Compromised: the Linux Mint with a hole in it
Users of Linux Mint and the official support forums, are being warned that both the site and the software were hacked over the weekend.
Linux Mint claims to be “the 3rd most popular desktop operating system in the World behind Microsoft Windows and Apple Mac OS” according to its Facebook support page.
That same page states that “our mission is to design the most elegant, powerful yet easy to use desktop operating system for office and home users.”
Now some observers are wondering if security should also have been on that list.
On 21st February, a statement appeared on the official Linux Mint blog with the news that “hackers made a modified Linux Mint ISO, with a backdoor in it, and managed to hack our website to point to it.”
Yes, you read that right: the Linux Mint website was compromised and the perpetrators changed links pointing to the official download to their hacked, and back-doored, version somewhere in Bulgaria instead.
At least the source code itself wasn’t compromised, as the Mint repositories themselves were not hacked, and the same goes for the official Mint download ISOs and checksums.
Anyone who installed Linux Mint from an ISO image that was downloaded via the links on the official website, over the weekend, and didn’t validate the checksum against the official list will probably be running that compromised version.
The compromised edition in question was Linux Mint 17.3 ‘Cinnamon’ and the compromise window was restricted to 20th February.
Anyone downloading via a Torrent, or directly using a HTTP link, will not be impacted by this attack.
Anyone other than a newcomer to Mint is unlikely to have been hit as the distro in question is a few months old now, so it’s hardly still rush hour for downloading ISO images.
That said, if you did download a Mint ISO image over the weekend then you would be well advised to check the MD5 signature. This can be done using the ‘md5sum xxx.iso’ command (replacing xxx with the ISO filename of course).
Valid signatures are as follows:
Wim Remes from Rapid7 points out that the back-doored version can also easily be identified by “looking for the file /var/lib/man.cy, which is a backdoor that allows the attackers to interact with the system using IRC.”
The IRC-based DDoS client called Kaiten is apparently the bot in question. As well as being capable of acting as a DDoS flooder, it’s also a stager for executing shell commands on infected systems.
If all of this were not bad enough, it has also emerged that the during the site breach the user forums database at forums.linuxmint.com was compromised.
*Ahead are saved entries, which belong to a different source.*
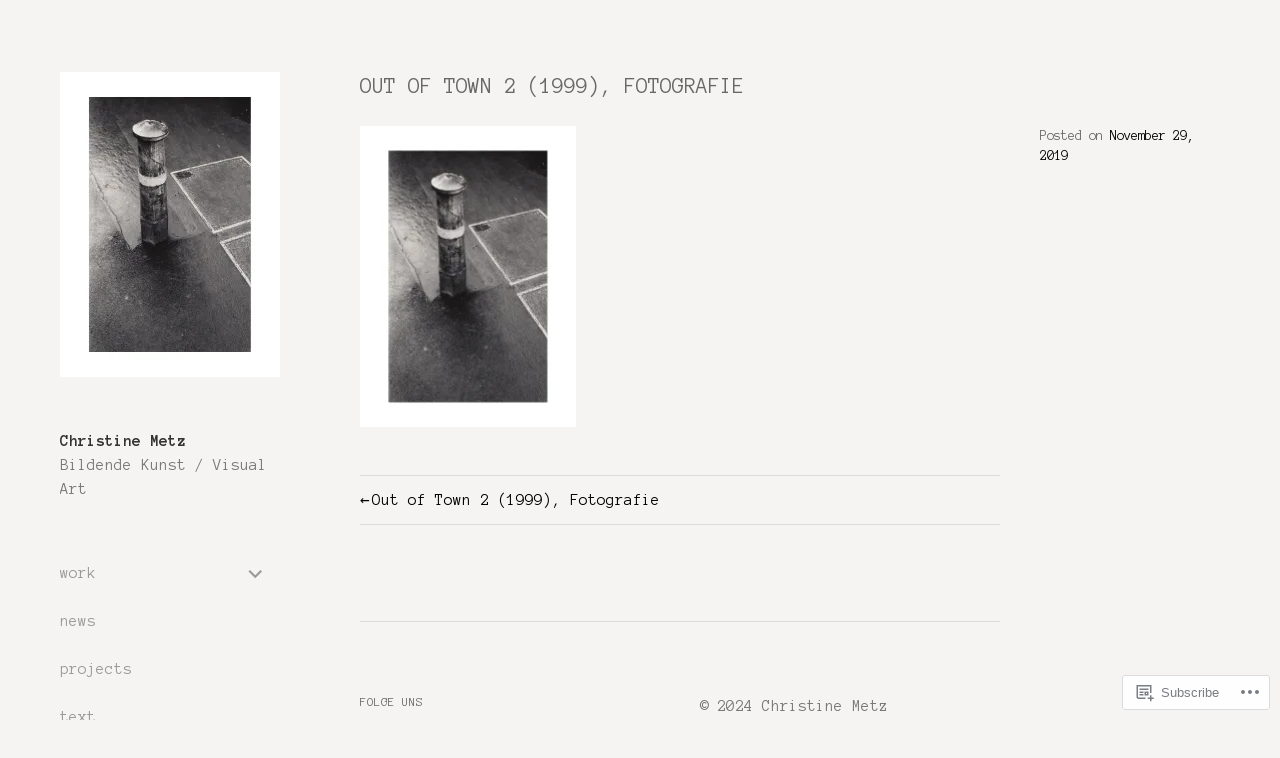

--- FILE ---
content_type: text/css;charset=utf-8
request_url: https://s0.wp.com/?custom-css=1&csblog=x0f1&cscache=6&csrev=32
body_size: -63
content:
.site-branding{background-color:transparent;margin:0;padding:0;text-align:left}.site-branding h1{text-transform:none;line-height:24px !important}.site-branding h1 a{font-size:16px !important;font-weight:700;color:#333}.main-navigation li{border:none}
Someone posting to Hacker News with the username ryanlol mentions, tongue firmly in cheek, the “insanely secure db credentials” after quoting a username of lms14 (the same as the database name) and a password of upMint.
Linux Mint forum users are being advised to change their account passwords, and any sites where they have been reused, as a matter of urgency.
Linux Mint says that the compromised database included details such as email addresses, signature and profile information and copies of private messages and postings to private topics.
Forum passwords were encrypted, but obviously they remain at risk from brute-forcing. The risk being greatest where relatively short and simple passwords were used, and where they are the same as those used for email or other accounts.
At this moment in time it is unknown if data relating to Mint user donations has been compromised, the only statement relating to this being “they might have taken more, but we can’t confirm it.”
What is known appears to be that the attacker exploited flaws in WordPress to get a www-data shell courtesy of the Linux Mint site using a custom theme with, according to creator Clement Lefebvre “lax file permissions for a few hours.”
The combination of a less than fully hardened WordPress installation with phpBB powered user forums, also known for being vulnerable to security exploits over the years, has proven to be a costly one it seems.
Lefebvre says that his team have the names of three perpetrators, and that while “we don’t know their roles in this… if we ask for an investigation, this is where it will start.”
At the time of writing both the main Linux Mint site and the user forum remain down.